(Rows drawn from a spatial reasoning dataset)
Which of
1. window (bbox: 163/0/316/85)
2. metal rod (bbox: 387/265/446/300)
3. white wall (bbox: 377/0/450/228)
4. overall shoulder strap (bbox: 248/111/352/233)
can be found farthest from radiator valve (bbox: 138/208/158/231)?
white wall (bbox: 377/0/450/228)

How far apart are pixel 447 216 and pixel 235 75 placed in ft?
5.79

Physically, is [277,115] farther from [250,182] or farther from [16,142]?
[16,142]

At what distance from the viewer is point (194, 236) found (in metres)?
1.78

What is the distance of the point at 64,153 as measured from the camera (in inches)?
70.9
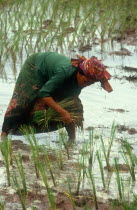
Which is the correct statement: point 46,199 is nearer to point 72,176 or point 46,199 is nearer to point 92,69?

— Task directions —
Extract every one of the records above verbatim, leaving the picture out.

— Solution to the problem —
Which of
1. window (bbox: 163/0/316/85)
2. metal rod (bbox: 387/265/446/300)
3. white wall (bbox: 377/0/450/228)
4. overall shoulder strap (bbox: 248/111/352/233)
can be found farthest from radiator valve (bbox: 138/208/158/231)?
white wall (bbox: 377/0/450/228)

How far apart are pixel 447 216 and pixel 235 75 placed in ft?
5.79

Physically, is [277,115] farther from [250,182] or farther from [16,142]?
[16,142]

At what distance from the viewer is point (194, 236) found (in metres)?
1.78

What is the distance of the point at 64,153 as measured from the camera (in inches)?
70.9
Which is the correct statement: point 46,199 is nearer to point 72,176 or point 46,199 is nearer to point 92,69?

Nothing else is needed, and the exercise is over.